• _Fragmento de origen_
+===+

Una tormenta tropical se forma rápidamente sobre el Atlántico. Con la misma rapidez, la tormenta es desafiada por una docena de aviones del Servicio Climático Nacional, que salen como cazas en busca de un bombardero enemigo. Atacando desde arriba y abajo, los aviones disparan armas secretas que minan la fuerza de los vientos furiosos que se levantan ante ellos.Una vez gastada la munición, el piloto jefe levanta el pulgar de una mano, seguro de que, una vez más, él y su equipo de veteranos cazadores de tormentas han evitado que se formase un huracán.

¿Puede ocurrir algo así realmente? Probablemente, no. Estas fantasiosas hipótesis pertenecen a los años cincuenta y sesenta, cuando los científicos tenían una fe casi ingenua en la capacidad de la tecnología moderna para mejorar las condiciones meteorológicas de innumerables formas. Hasta el extremo de que el químico pionero Irving Langmuir señaló que sería más fácil cambiar el clima a nuestro gusto que predecir sus caprichosos cambios y giros. El gran matemático John von Neumann incluso calculó lo que costaría a Estados Unidos un proyecto de modificación eficaz del clima: lo mismo que construir las vías ferroviarias, y tendría un valor incalculablemente mayor.

+===+

• _Listado de datos_
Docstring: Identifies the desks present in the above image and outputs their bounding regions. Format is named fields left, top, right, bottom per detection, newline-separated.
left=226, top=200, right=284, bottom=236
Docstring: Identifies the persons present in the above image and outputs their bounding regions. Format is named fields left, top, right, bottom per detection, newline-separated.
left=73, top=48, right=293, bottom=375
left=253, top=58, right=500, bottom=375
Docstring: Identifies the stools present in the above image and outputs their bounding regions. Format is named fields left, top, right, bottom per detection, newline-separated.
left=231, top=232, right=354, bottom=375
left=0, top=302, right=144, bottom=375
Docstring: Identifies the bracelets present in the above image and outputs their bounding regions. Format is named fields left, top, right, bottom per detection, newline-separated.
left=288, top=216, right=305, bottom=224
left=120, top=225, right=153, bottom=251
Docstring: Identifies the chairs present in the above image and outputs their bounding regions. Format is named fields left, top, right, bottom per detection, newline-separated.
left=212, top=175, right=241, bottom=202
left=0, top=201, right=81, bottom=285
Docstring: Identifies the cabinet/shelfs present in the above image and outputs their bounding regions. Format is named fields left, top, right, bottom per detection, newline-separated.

+===+

• _Qué se pide_
Escribe la continuación del texto sobre la modificación del clima a partir de su última oración.

• _Respuesta al problema_
Por desgracia, todo lo que queda hoy de estas visiones optimistas son unos poco programas dispersos para propagar nubes, cuyos éxitos modestos, aunque reales, han tenido poca trascendencia. De hecho, las esperanzas optimistas de ayer de que conseguiríamos mejorar el clima han dado paso al convencimiento pesimista de que sólo estamos empeorando las cosas. Hoy está claro que aquello que los más sabios científicos del mundo no pudieron conseguir a propósito, la gente corriente está a punto de conseguirlo por accidente. Los seres humanos no sólo tienen la capacidad de alterar los patrones climáticos, sino que ya lo están haciendo, y en formas potencialmente catastróficas.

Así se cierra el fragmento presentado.